-------- SUPPLIED PASSAGE --------

“So…why’d you pick Berkeley?” my new friend asks, looking at me over the rims of his glasses. It’s a frequently asked question during Welcome Week, the favorite of awkward strangers-turned-conversationists in the dorms. Walking down Telegraph Avenue, I think about the answer as I take in the melange of people and activities around me.
There’s the worn-down “FREE PIERCING” sign propped up on a table of cheap-looking metallic accessories, watched over by a woman with hawkish eyes. Privilege and poverty are uneasy neighbors on these streets. Homeless men sleep curled up in fetid blankets in the shadow of my dormitory, where I live alongside kids who fly business class, leggy athletes who look like Abercrombie models, and scions of Indian industrialists alike.
When I was a senior in high school, I chose to come to Berkeley because it seemed like the kind of place that wouldn’t insulate me from the rest of the world. Compared to my other options, pastoral East Coast liberal arts colleges with WASPy names and country club-esque campuses, Berkeley just felt real. Yet now that I’m a student here, I’ve realized that it’s very much possible to make college an insular experience even in the midst of a broad urban environment. Whereas other colleges might insulate themselves geographically, we insulate ourselves with our self-absorption. We Berkeley students need to consider our privilege a mandate to do more to contribute to our larger East Bay community. It’s too easy to relegate “privilege” to a purely academic or conversational term and treat it as a word to be trotted out when we need it on tests in Gender and Women’s Studies or debates with friends about cultural appropriation. These practices keep us solidly trapped within the Berkeley bubble and ignores real issues in the East Bay. Recognizing our privilege, especially in regards to local socioeconomic issues, provides a powerful catalyst to work toward rectifying the issue.
It’s easy to make Berkeley an insular place because we know self-absorption by another name: competitiveness. Whether studying for midterms, rushing exclusive professional fraternities, or applying to undergraduate research, competition with 25,950 other undergraduates frequently distracts us from the world of problems that lies outside Sather Gate. Three main issues — homelessness, inequitable access to healthy food, and gentrification — particularly afflict our local community. Students can do more to address these issues by volunteering with organizations (e.g., the Berkeley Food and Housing Project), reading local news and opinion pieces about issues like gentrification in the Bay Area, and supporting elected officials who seek to rectify pressing local problems.
The alternative is ignorance and apathy, something we’ve practiced well; within the city of Berkeley, we walk past homelessness everyday: “According to a 2009 count, 680 people in Berkeley were homeless at the time, with 41 percent severely mentally ill, 40 percent chronic substance abusers and 20 percent military service veterans” (Daily Cal).

--------

• **USING THE INFORMATION**
• A. List the three main local issues that the Berkeley essay says affect the East Bay community.
• B. Rewrite the paragraph of the Berkeley essay that begins "It's easy to make Berkeley an insular place" as a short list that keeps its main facts.
• C. Carry on the Berkeley essay, starting right after its last sentence.
The items aren't needed for this work.

-------- DATA EXCERPTS --------

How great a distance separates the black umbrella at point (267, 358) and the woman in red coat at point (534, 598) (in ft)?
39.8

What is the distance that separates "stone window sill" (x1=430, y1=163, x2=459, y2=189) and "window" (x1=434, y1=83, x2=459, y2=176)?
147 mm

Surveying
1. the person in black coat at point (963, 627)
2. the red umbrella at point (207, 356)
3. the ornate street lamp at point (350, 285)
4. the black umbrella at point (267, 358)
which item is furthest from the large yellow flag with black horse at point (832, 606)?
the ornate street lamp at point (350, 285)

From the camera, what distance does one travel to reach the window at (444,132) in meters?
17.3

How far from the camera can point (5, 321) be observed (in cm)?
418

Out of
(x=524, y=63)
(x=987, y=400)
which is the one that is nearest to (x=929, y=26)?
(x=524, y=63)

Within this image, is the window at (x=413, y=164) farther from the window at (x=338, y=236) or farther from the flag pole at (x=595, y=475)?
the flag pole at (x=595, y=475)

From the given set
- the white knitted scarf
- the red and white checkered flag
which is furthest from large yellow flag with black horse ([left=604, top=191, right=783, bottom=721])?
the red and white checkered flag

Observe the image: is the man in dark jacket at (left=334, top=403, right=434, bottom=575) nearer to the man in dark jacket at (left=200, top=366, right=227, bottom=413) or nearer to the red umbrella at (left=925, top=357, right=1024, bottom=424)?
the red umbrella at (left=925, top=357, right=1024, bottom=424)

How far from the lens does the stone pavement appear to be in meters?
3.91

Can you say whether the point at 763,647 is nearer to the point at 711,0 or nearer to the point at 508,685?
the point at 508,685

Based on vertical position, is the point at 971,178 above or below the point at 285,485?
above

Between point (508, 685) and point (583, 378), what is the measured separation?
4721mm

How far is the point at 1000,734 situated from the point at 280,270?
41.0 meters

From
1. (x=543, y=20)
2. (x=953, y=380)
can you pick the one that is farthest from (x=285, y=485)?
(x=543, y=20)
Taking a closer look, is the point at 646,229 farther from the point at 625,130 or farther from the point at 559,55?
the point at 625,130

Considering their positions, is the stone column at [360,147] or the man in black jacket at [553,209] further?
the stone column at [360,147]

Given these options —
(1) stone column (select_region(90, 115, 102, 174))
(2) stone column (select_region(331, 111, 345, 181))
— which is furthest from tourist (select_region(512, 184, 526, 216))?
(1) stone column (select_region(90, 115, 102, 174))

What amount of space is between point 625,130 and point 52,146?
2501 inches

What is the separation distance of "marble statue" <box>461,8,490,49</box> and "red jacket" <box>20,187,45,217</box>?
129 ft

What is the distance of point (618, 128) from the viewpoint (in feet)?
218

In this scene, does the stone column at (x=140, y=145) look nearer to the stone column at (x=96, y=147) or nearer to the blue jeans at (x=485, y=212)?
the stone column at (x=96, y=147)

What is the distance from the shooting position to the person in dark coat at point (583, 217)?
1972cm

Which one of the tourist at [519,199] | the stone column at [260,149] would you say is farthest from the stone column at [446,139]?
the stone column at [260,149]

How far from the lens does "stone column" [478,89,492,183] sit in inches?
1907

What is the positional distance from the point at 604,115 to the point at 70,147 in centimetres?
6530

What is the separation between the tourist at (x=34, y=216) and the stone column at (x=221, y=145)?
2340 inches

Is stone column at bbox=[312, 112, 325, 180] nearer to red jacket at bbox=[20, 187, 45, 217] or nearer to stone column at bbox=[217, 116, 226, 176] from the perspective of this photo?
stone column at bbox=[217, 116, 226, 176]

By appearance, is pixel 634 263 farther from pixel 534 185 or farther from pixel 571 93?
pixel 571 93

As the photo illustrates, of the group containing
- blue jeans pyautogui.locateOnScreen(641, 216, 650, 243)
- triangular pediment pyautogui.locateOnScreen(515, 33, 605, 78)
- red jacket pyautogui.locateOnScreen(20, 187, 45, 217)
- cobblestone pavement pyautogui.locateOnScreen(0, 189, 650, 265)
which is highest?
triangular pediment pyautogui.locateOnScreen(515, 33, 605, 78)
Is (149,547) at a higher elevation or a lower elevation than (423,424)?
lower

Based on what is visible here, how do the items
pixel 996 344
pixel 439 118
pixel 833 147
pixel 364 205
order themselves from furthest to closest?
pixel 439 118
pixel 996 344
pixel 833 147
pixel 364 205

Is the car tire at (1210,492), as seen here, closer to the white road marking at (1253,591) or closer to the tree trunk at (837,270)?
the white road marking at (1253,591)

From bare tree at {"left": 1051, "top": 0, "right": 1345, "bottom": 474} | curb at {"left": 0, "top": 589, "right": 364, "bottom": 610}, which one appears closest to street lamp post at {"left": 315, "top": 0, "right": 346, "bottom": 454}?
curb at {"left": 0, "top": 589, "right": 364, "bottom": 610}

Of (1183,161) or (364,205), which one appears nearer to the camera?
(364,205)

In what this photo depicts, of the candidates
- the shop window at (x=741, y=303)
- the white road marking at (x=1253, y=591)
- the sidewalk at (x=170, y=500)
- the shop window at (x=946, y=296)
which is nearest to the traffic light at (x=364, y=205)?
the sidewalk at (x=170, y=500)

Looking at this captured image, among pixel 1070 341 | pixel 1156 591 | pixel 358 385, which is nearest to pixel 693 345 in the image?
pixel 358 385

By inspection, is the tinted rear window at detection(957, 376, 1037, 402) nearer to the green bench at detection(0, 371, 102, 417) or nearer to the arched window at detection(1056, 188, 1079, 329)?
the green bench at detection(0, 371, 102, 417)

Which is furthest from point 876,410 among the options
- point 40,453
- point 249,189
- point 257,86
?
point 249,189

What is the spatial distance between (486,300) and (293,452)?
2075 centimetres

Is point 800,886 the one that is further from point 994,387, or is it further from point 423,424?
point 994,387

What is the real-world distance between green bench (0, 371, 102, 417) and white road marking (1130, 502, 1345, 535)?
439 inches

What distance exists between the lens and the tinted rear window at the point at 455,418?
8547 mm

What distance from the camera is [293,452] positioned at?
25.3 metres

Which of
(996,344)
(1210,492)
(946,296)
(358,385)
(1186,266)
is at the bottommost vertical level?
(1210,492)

--------

• **EXERCISE RESPONSES**
• A.
- Homelessness
- Inequitable access to healthy food
- Gentrification

• B.
- Berkeley becomes insular through self-absorption in the form of competitiveness.
- Studying for midterms, rushing exclusive professional fraternities, and applying to undergraduate research set students in competition with 25,950 other undergraduates.
- This competition often distracts them from the problems outside Sather Gate.
- Three main local issues are homelessness, inequitable access to healthy food, and gentrification.
- Students can help by volunteering with organizations such as the Berkeley Food and Housing Project, reading local news and opinion pieces on issues like Bay Area gentrification, and supporting elected officials who work on pressing local problems.

• C.
In neighboring West Oakland, longstanding issues of poverty and gang violence have contributed to a “food desert,” a geographic area lacking access to affordable and nutritious foods. Although it’s tempting to claim that our ramen-filled dorms and apartments are veritable food deserts too, in actuality, we have a multitude of spacious stores with healthy options within walking distance. West Oakland stands in stark contrast; there, high rates of poverty and unemployment mean that largely poor, minority populations are subjected to inequitable circumstances for getting food, contributing to high rates of obesity and disease. West Oakland, once known as the “Harlem of the West,” is now seeing an influx of new residents willing to pay higher prices for homes in the area. This gentrification is worrisome to long-term residents who may be driven from their homes due to higher real estate prices; it has also done nothing to help the food desert problem. Many Oakland residents are dubious about the possibility of new supermarkets. In an article in the Contra Costa Times, a West Oakland resident said, “The median income of that area does not support a supermarket—it supports a dollar store.” In West Oakland, the median household income is $27,971, barely above the poverty line for a 4-person family ($24,250).
Gentrification, food deserts, and homelessness are issues around the Bay Area. As easy as it is to ignore issues outside campus, what happens around the East Bay affects us, too. Gang violence and crime in Oakland can have ramifications for safety in Berkeley too. But more importantly, we have an ethical responsibility to care about our neighbors. We are only paying lip service to the ideas of reducing income inequality or promoting public health that we learn about in our classes if we choose to sit in our rooms and ignore the reality of what is happening in the community right next to us. Our education should provide us with the ability to understand East Bay social justice and public health issues, like the food desert in West Oakland; only through developing awareness can we pop the tenacious “Berkeley bubble.”